Haliç’ten Anadolu’ya Kaçırılan Uçaklar
Ahmed Ali Bey, İzmir Bahrî Tayyare Bölüğü’ne atandıktan birkaç ay sonra Birinci Dünya Savaşı sona erdi. Merkeze alındı. Evet savaş bitmişti ama Türkiye’nin macerası yeni başlıyordu. Millî Mücadele’nin en can alıcı anlarından birinde, kilit bir görev üstlendi. İşgal altındaki İstanbul’dan kaçtı ve Konya Tayyare İstasyonu’nda vazifeye başladı. Eldeki uçaklar yetersiz olduğu için Haliç’te bekleşen tayyareleri kaçırmak icap ediyordu. Arkadaşlarıyla birlikte tam üç adet uçağı gizlice kaçırıp Konya’ya getirdi ve biz hava savunmamızı bu uçaklarla yapabildik. Ahmed Ali Bey, İstanbul Boğazı’ndan Batı Karadeniz’e kadar olan sahada düşman gemilerini havadan takip edip raporlar tuttu.

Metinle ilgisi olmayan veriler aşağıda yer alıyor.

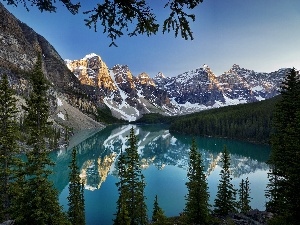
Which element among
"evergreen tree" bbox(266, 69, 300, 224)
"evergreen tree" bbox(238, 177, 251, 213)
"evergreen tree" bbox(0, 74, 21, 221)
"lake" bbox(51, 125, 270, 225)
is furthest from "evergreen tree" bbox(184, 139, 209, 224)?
"lake" bbox(51, 125, 270, 225)

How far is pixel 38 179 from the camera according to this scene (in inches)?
892

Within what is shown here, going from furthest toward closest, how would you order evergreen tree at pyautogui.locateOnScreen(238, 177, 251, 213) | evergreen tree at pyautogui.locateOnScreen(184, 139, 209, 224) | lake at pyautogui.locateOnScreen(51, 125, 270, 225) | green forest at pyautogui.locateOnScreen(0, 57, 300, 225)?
lake at pyautogui.locateOnScreen(51, 125, 270, 225), evergreen tree at pyautogui.locateOnScreen(238, 177, 251, 213), evergreen tree at pyautogui.locateOnScreen(184, 139, 209, 224), green forest at pyautogui.locateOnScreen(0, 57, 300, 225)

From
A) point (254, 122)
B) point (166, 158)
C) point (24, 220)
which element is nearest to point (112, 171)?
point (166, 158)

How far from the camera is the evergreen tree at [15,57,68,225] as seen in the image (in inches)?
882

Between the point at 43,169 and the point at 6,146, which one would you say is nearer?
the point at 43,169

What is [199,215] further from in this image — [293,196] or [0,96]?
[0,96]

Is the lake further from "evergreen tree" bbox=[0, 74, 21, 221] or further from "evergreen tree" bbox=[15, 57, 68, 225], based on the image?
"evergreen tree" bbox=[15, 57, 68, 225]

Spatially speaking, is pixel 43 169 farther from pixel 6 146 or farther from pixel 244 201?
pixel 244 201

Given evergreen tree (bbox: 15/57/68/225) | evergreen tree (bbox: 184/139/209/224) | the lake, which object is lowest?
the lake

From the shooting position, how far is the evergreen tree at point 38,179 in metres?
22.4

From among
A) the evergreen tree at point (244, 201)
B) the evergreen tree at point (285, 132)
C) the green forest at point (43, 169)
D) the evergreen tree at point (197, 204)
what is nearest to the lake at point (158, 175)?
the evergreen tree at point (244, 201)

Harbin ardından Türkiye’deki tüm havacılık hizmetleri bir yere toplandı. İzmir Güzelyalı’da bir tayyare bölüğü oluşturuldu. Ahmed Ali Bey, 1924 senesinde bu bölüğe atandı. Görevini burada da başarı ile sürdürdü. 1928 yılında ise Hava Müsteşarlığı’na tayin edildi. Kendisine Bahrî Tayyare Madalyası tevcih edildi. 1949 yılına kadar hizmete devam etti ve ilk uçuşundan tam 33 yıl sonra, 66 yaşındayken emekli oldu. O, bu vatanın semasında binlercesi bulunan kıymetli yıldızlardan biriydi. 1969 senesinde vefat etti.
Önemli Olan Ten Rengi Değil, Vatan Sevgisi
Onun hikâyesi, Türk tarihinde binlercesi görülebilecek olan kahramanlık ve fedakârlık numunelerinden biriydi. Misali çokça olduğu için pek de dikkat çekmedi hani. Onun siyahî olması bizim için ilginç bir şey değildi. Elbette o da okurdu. Mühendis, hekim, pilot, asker, kadı olabilirdi. Bunda şaşılacak bir şey yoktu. Hâlâ da yok.
Fakat bir yanda siyah olduğu için ABD’de pilotluk icra edemeyen Eugene Jacques Bullard varken Ahmed Ali Bey’in hikâyesi yüreklere dokunmalıydı.
Sonradan “Çelikten” soyadını alan Ahmed Ali Bey, dünyanın ilk siyahî pilotuydu. Bizim için sıradan ama insanlık için çok mühim bir adım bu. Bilmekte, anlamakta ve anlatmakta fayda var.
Ahmed Ali Bey, ataları Nijerya’dan gelmiş bir Türk. Ve evlatları, torunları bugün hâlâ İzmir’de yaşıyor. Şimdi: “Yani Osmanlı’da ve Türkiye’de ırkçılık yoktu.” gibi bir cümle kursak pek lüzumsuz kalır bizce. Ahmed Ali Bey’i, nam-ı diğer Arap Ahmed’i rahmet ve minnetle yâd ediyoruz.